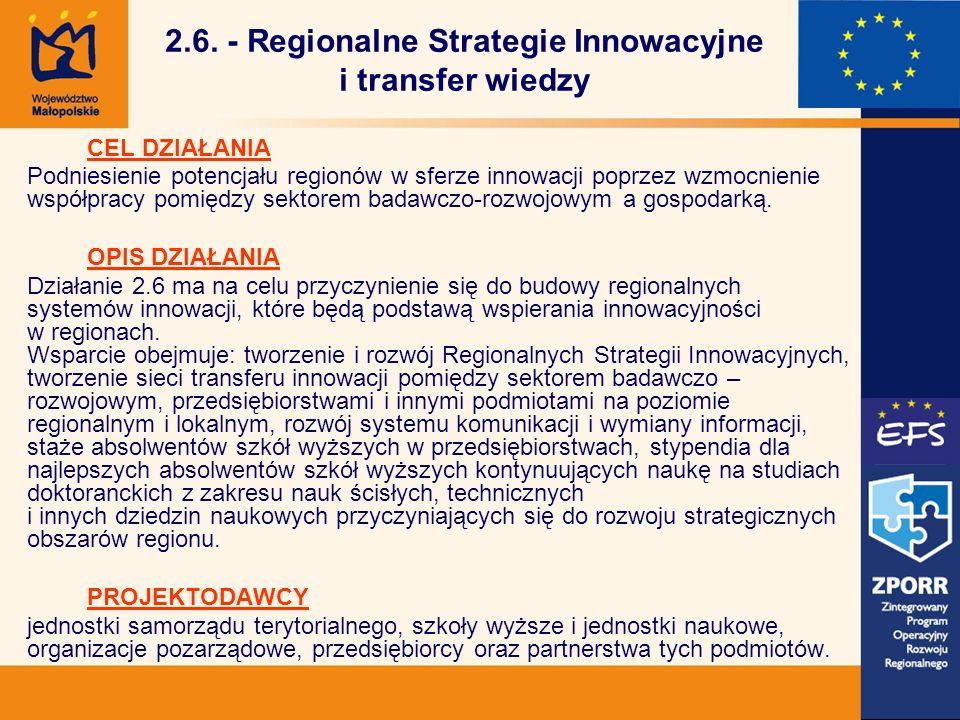 2.6. - Regionalne Strategie Innowacyjne i transfer wiedzy CEL DZIAŁANIA Podniesienie potencjału regionów w sferze innowacji poprzez wzmocnienie współp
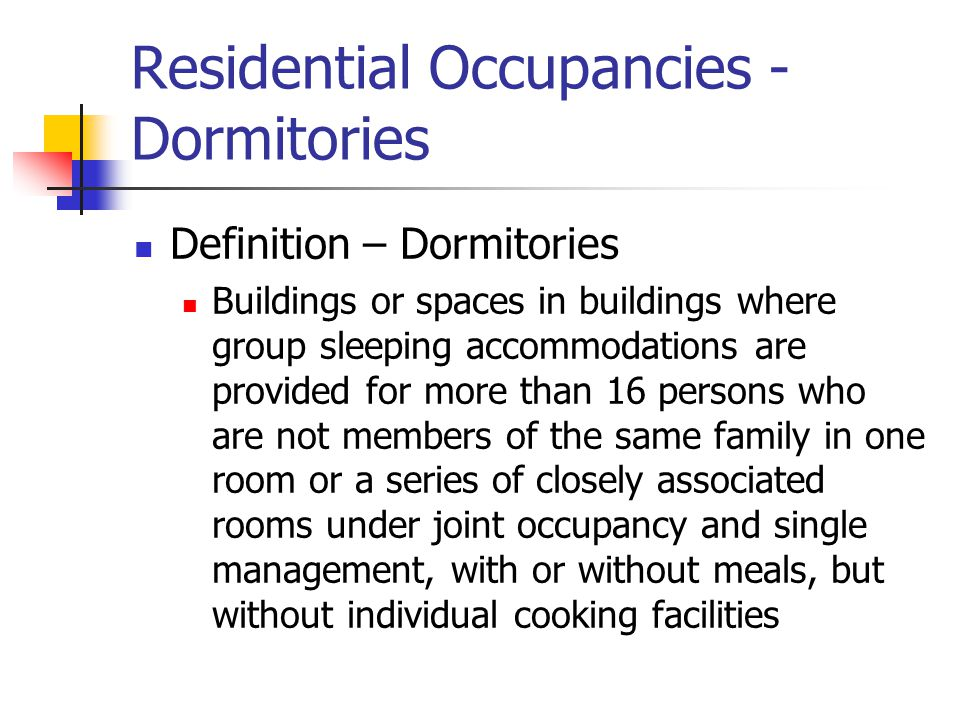 Residential Occupancies - Dormitories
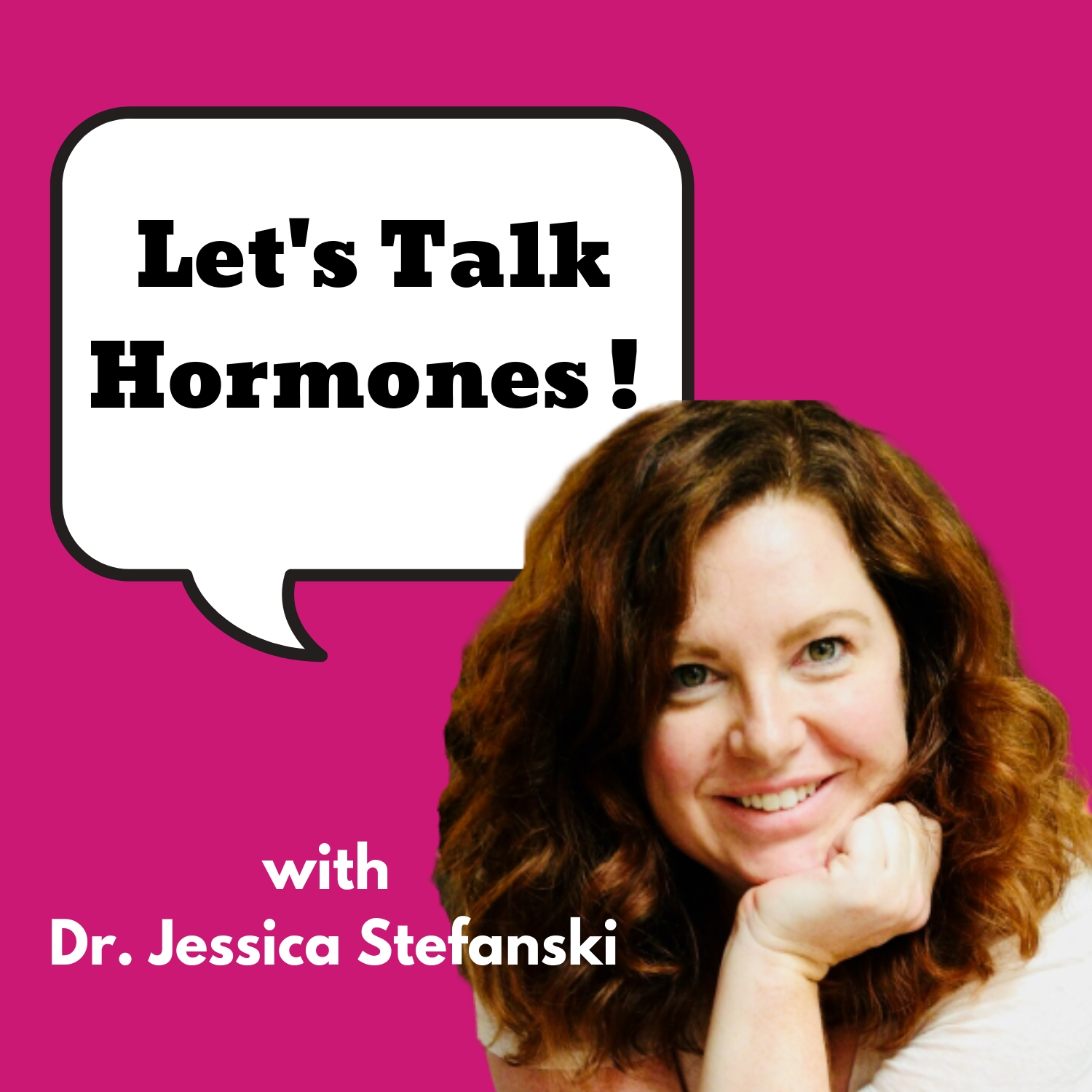 Let's Talk Hormones!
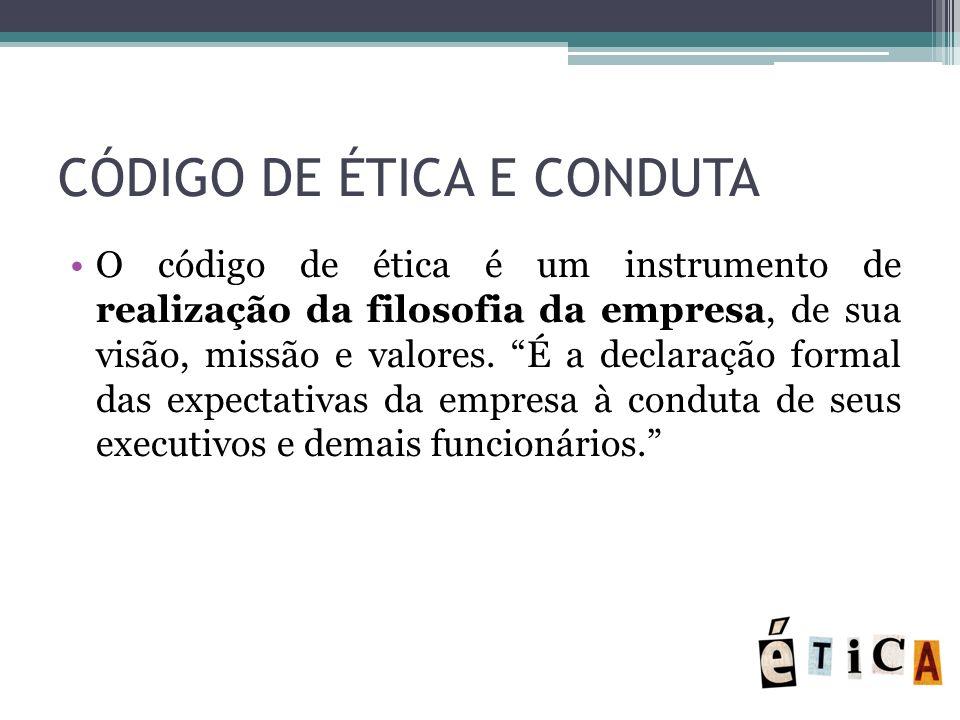 CÓDIGO DE ÉTICA E CONDUTA O código de ética é um instrumento de realização da filosofia da empresa, de sua visão, missão e valores. É a declaração for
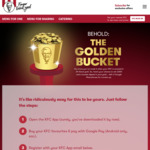 Win a 24-Karat Gold Bucket & $30,000 Cash, or 1 of 3 Google Pixel 3 Phones from KFC (Pay with Google Pay)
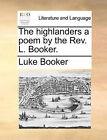 The Highlanders a Poem by the REV. L. Booker. by Luke Booker (Paperback / softback, 2010)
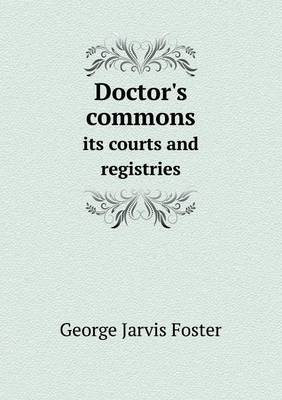 Doctor's Commons Its Courts and Registries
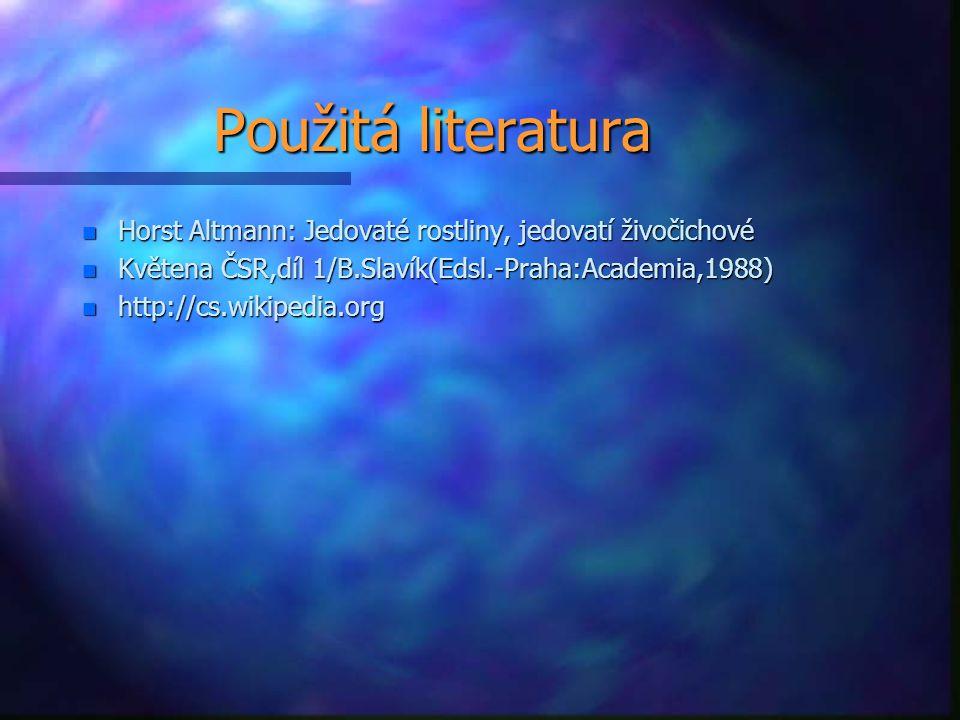 Použitá literatura n Horst Altmann: Jedovaté rostliny, jedovatí živočichové n Květena ČSR,díl 1/B.Slavík(Edsl.-Praha:Academia,1988) n http://cs.wikipe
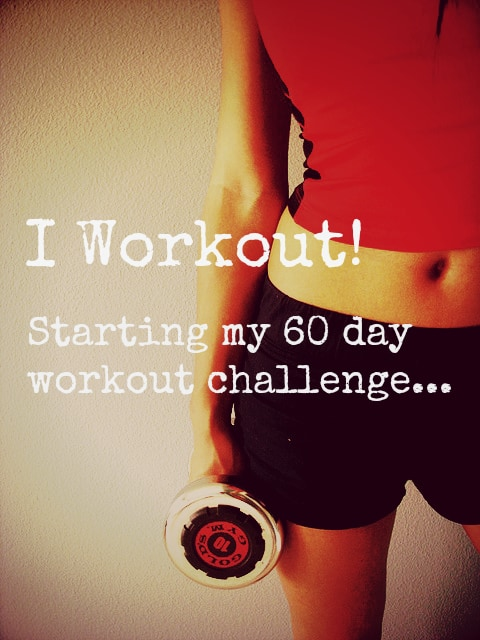 I workout! Starting my 60 Day Workout Challenge…..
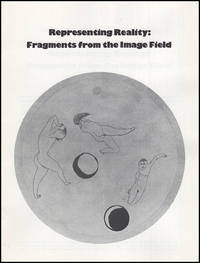Representing Reality: Fragments From the Image Field, An Exhibition of Etchings and Woodblock Prints by Gunter Brus, Francesco Clemente, Joel Fisher, Robert Kushner, Pat Steir, William T. Wiley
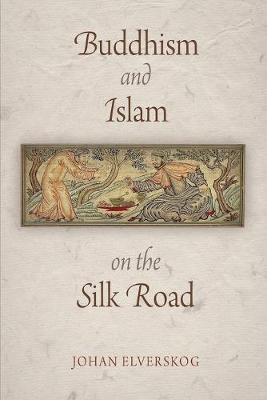 Picture of Buddhism and Islam on the Silk Road
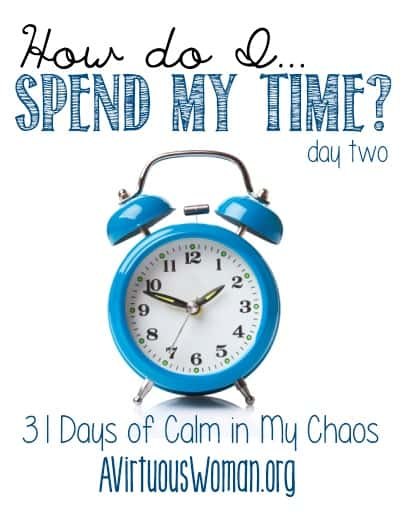 31 Days of Calm Series: Day Two - How do I Spend My Time?} @ AVirtuousWoman.org #31days #proverbs31 #moms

Exercise objective => Exactly as written, give the entries above again, with no images.

Written solution =>
 2.6. - Regionalne Strategie Innowacyjne i transfer wiedzy CEL DZIAŁANIA Podniesienie potencjału regionów w sferze innowacji poprzez wzmocnienie współp
 Residential Occupancies - Dormitories
 Let's Talk Hormones!
 CÓDIGO DE ÉTICA E CONDUTA O código de ética é um instrumento de realização da filosofia da empresa, de sua visão, missão e valores. É a declaração for
 Win a 24-Karat Gold Bucket & $30,000 Cash, or 1 of 3 Google Pixel 3 Phones from KFC (Pay with Google Pay)
 The Highlanders a Poem by the REV. L. Booker. by Luke Booker (Paperback / softback, 2010)
 Doctor's Commons Its Courts and Registries
 Použitá literatura n Horst Altmann: Jedovaté rostliny, jedovatí živočichové n Květena ČSR,díl 1/B.Slavík(Edsl.-Praha:Academia,1988) n http://cs.wikipe
 I workout! Starting my 60 Day Workout Challenge…..
Representing Reality: Fragments From the Image Field, An Exhibition of Etchings and Woodblock Prints by Gunter Brus, Francesco Clemente, Joel Fisher, Robert Kushner, Pat Steir, William T. Wiley
 Picture of Buddhism and Islam on the Silk Road
 31 Days of Calm Series: Day Two - How do I Spend My Time?} @ AVirtuousWoman.org #31days #proverbs31 #moms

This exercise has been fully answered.